• [OBJECTIVE]: Copy out the material below in full, but not its images.
-- Start of GIVEN DATA --
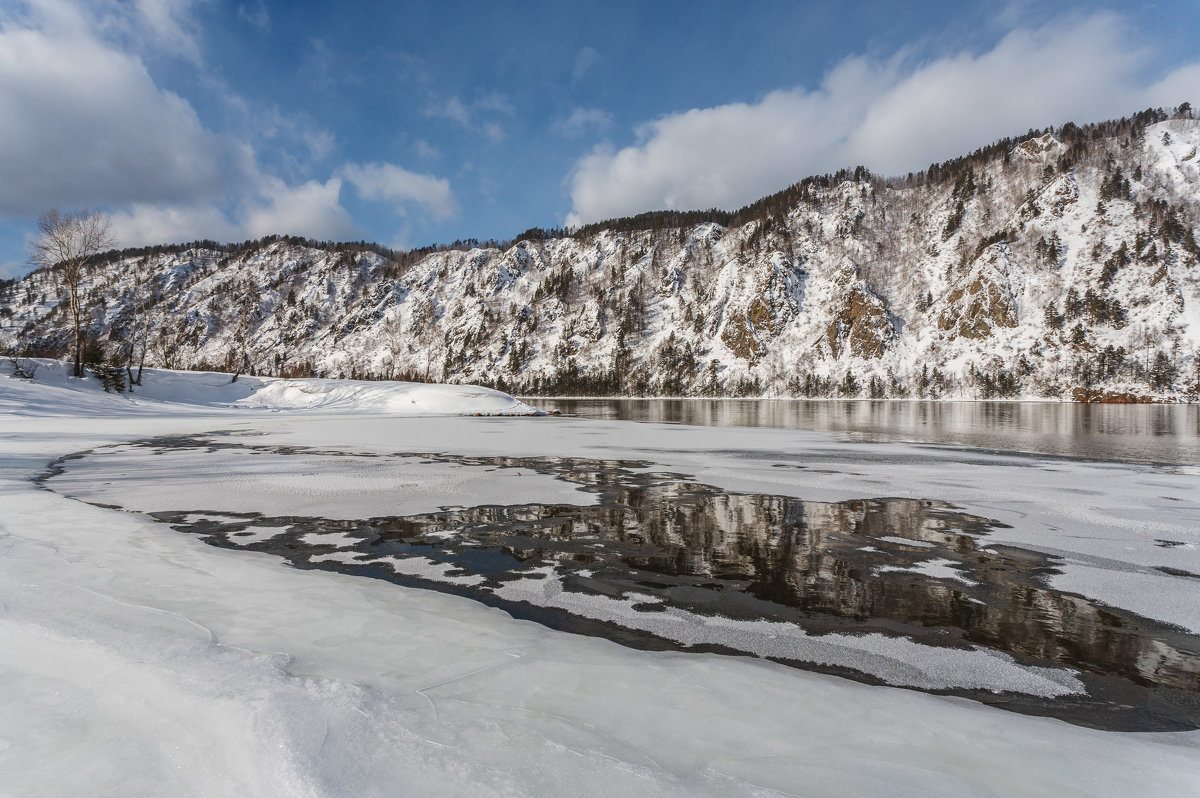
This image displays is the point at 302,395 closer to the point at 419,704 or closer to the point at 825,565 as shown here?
the point at 825,565

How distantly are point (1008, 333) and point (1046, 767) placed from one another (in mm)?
141469

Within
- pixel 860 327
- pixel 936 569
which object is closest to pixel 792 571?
pixel 936 569

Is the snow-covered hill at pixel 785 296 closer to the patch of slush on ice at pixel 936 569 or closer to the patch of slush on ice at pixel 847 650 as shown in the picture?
the patch of slush on ice at pixel 847 650

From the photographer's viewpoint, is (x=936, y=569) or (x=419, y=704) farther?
(x=936, y=569)

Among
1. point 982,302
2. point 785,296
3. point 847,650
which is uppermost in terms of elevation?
point 785,296

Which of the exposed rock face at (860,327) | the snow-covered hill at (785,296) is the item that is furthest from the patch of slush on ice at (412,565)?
the exposed rock face at (860,327)

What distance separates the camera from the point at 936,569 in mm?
5852

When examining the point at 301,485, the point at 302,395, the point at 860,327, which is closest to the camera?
the point at 301,485

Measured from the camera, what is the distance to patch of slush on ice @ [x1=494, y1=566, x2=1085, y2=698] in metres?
3.59

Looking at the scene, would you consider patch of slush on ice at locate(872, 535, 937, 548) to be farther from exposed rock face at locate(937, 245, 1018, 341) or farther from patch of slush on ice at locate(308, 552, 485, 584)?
exposed rock face at locate(937, 245, 1018, 341)

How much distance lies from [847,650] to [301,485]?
9.79 metres

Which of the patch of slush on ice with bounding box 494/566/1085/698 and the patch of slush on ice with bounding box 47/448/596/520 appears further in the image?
the patch of slush on ice with bounding box 47/448/596/520

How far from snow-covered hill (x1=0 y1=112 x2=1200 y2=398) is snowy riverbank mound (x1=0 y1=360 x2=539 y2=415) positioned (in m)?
77.7

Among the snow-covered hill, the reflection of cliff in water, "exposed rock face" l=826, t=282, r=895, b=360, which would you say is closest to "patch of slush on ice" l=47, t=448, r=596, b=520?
the reflection of cliff in water
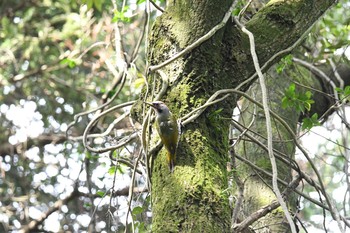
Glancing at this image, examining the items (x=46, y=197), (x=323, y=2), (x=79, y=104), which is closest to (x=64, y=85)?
(x=79, y=104)

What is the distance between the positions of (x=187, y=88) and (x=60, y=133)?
15.3ft

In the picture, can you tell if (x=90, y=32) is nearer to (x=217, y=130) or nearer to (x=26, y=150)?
(x=26, y=150)

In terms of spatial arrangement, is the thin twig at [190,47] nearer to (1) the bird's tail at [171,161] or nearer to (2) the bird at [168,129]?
(2) the bird at [168,129]

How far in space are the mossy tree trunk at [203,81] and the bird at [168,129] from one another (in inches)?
0.8

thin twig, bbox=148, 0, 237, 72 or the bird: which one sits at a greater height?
thin twig, bbox=148, 0, 237, 72

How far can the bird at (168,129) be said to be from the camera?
5.39ft

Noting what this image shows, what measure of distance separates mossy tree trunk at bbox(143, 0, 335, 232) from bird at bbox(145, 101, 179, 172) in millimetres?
-- End of GIVEN DATA --
• [FULL SOLUTION]:
This image displays is the point at 302,395 closer to the point at 419,704 or closer to the point at 825,565 as shown here?
the point at 825,565

How distantly are point (1008, 333) and point (1046, 767) placed from one another (in mm)?
141469

Within
- pixel 860 327
- pixel 936 569
which object is closest to pixel 792 571?
pixel 936 569

Is the snow-covered hill at pixel 785 296 closer to the patch of slush on ice at pixel 936 569 or closer to the patch of slush on ice at pixel 847 650 as shown in the picture?
the patch of slush on ice at pixel 847 650

From the photographer's viewpoint, is (x=936, y=569) or (x=419, y=704) farther?
(x=936, y=569)

Among
1. point 982,302
2. point 785,296
3. point 847,650
which is uppermost in terms of elevation?
point 785,296

Which of the exposed rock face at (860,327) | the snow-covered hill at (785,296) is the item that is furthest from the patch of slush on ice at (412,565)?
the exposed rock face at (860,327)

What distance separates the camera from the point at 936,569 in mm?
5852

When examining the point at 301,485, the point at 302,395, the point at 860,327, which is closest to the camera?
the point at 301,485

Measured from the camera, what is the distance to patch of slush on ice @ [x1=494, y1=566, x2=1085, y2=698] in metres?
3.59

Looking at the scene, would you consider patch of slush on ice at locate(872, 535, 937, 548) to be farther from exposed rock face at locate(937, 245, 1018, 341) or farther from patch of slush on ice at locate(308, 552, 485, 584)?
exposed rock face at locate(937, 245, 1018, 341)

How much distance lies from [847,650] to [301,485]?
9.79 metres

Which of the patch of slush on ice with bounding box 494/566/1085/698 and the patch of slush on ice with bounding box 47/448/596/520 appears further in the image?
the patch of slush on ice with bounding box 47/448/596/520

How far from snow-covered hill (x1=0 y1=112 x2=1200 y2=398) is snowy riverbank mound (x1=0 y1=360 x2=539 y2=415) positioned (in m)?
77.7

Among the snow-covered hill, the reflection of cliff in water, "exposed rock face" l=826, t=282, r=895, b=360, which would you say is closest to "patch of slush on ice" l=47, t=448, r=596, b=520?
the reflection of cliff in water
Glancing at this image, examining the items (x=46, y=197), (x=323, y=2), (x=79, y=104), which is closest to (x=64, y=85)?
(x=79, y=104)

What is the distance between the positions of (x=187, y=88) and (x=60, y=133)?
15.3ft

In the picture, can you tell if (x=90, y=32) is nearer to (x=217, y=130) or nearer to (x=26, y=150)?
(x=26, y=150)

In terms of spatial arrangement, is the thin twig at [190,47] nearer to (1) the bird's tail at [171,161] or nearer to (2) the bird at [168,129]?
(2) the bird at [168,129]

How far in space are the mossy tree trunk at [203,81] and the bird at [168,129] from one another (in inches)?
0.8

thin twig, bbox=148, 0, 237, 72 or the bird: which one sits at a greater height?
thin twig, bbox=148, 0, 237, 72

How far can the bird at (168,129) be said to be from the camera?
5.39ft

Noting what this image shows, what measure of distance separates mossy tree trunk at bbox(143, 0, 335, 232) from bird at bbox(145, 101, 179, 172) in millimetres?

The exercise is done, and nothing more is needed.